Why do we romanticize the struggle? Why do we compete to have the hardest trials and longest road to happiness?

This reminded me of something a professor said during my Socio-linguistics class. She said that women relate to each other through trial; they talk more about the things going wrong in their lives than about anything else they experience. Part of this is forced humility. It’s hard to be arrogant if what we’re saying is that crap keeps going wrong. We’ve been conditioned to put ourselves down when complimented: “You look nice today.” “Oh gosh, my hair is a mess, and I’ve got this huge pimple.” We have to find something wrong to show that we aren’t getting a big head. However, women don’t always have their own problems. So what do women do when life is good?

Answer: they borrow someone else’s problems.

“How’s life going?” “My best friend’s brother’s mother-in-law had a horrible week.”

Not only do women always have to have a problem to talk about: they have to have the biggest problem to talk about. On the surface, it seems like men are more prone to competition than women are, but we ladies just compete covertly. By having the worst life, a woman gets a strange seat of honor amongst her peers.

That’s why I think you don’t hear any writers talking about how cool writing is. If we have the worst experience with this whole getting published thing, everyone looks at us an validates our experiences by agreeing that things suck for us. It’s the same thing with prayer requests. They’re are always about the bad stuff. We don’t ever have people praying those wonderful things in Paul’s letters like…

“…we have not ceased to pray for you and to ask that you may be filled with the knowledge of His will in all spiritual wisdom and understanding, so that you will walk in a manner worthy of the Lord, to please Him in all respects, bearing fruit in every good work and increasing in the knowledge of God ; strengthened with all power, according to His glorious might, for the attaining of all steadfastness and patience ; joyously giving thanks to the Father, who has qualified us to share in the inheritance of the saints in Light.so that we would more fully know the surpassing grace of His love.”

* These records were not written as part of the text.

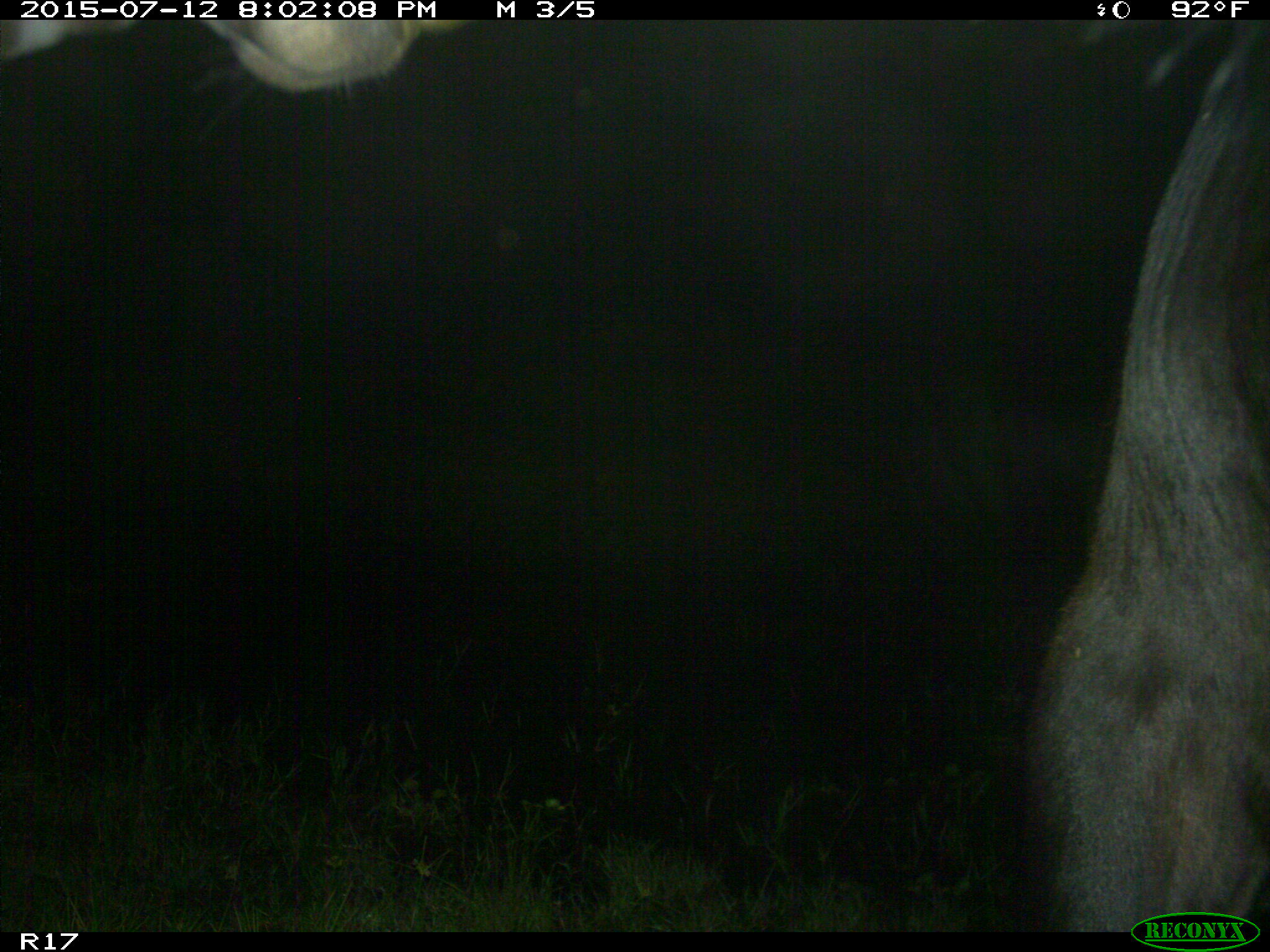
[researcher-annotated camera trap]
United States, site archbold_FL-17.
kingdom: Animalia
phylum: Chordata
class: Mammalia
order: Artiodactyla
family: Bovidae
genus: Bos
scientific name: Bos taurus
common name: domestic cow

Isn’t that a better prayer than, “I prayed last week that you won’t get another cold and you won’t lose your job,”? Of course I don’t want to lose my job, but isn’t it better that I lose my job but joyously experience “His glorious might”?

My resolution: to boldly go where no one has gone before… I will dare to be optimistic.

In a weird way, this resolution is a step in the direction of excruciating vulnerability.

I don’t know why, but it’s painful to feel the good emotions.

It’s painful to be optimistic because of the risk involved. It’s painful because I’ve never hoped, and therefore, never truly lost.

There’s this great line from my favoritest movie ever GOOD WILL HUNTING where Robin Williams’s character puts Matt Damon in his place by showing him all of the things he hasn’t experienced because of his youth. He lists off a bunch of things including travel outside of Boston, the smell of the Sistine Chapel, war, true love, etc… and one of the things he says is “You don’t know about real loss. That only occurs when you’ve loved something more than yourself. And I doubt you’ve ever dared to love anyone that much.”

I used to listen to the speech from Robin Williams and think I’d experienced true loss… maybe when Melissa’s mom died or when I quit playing softball… but the truth is that in the most monumental moments of my life, I’ve experienced nothing. I’ve felt nothing. I’ve hoped nothing.

I’ve never hoped and, therefore, never truly lost.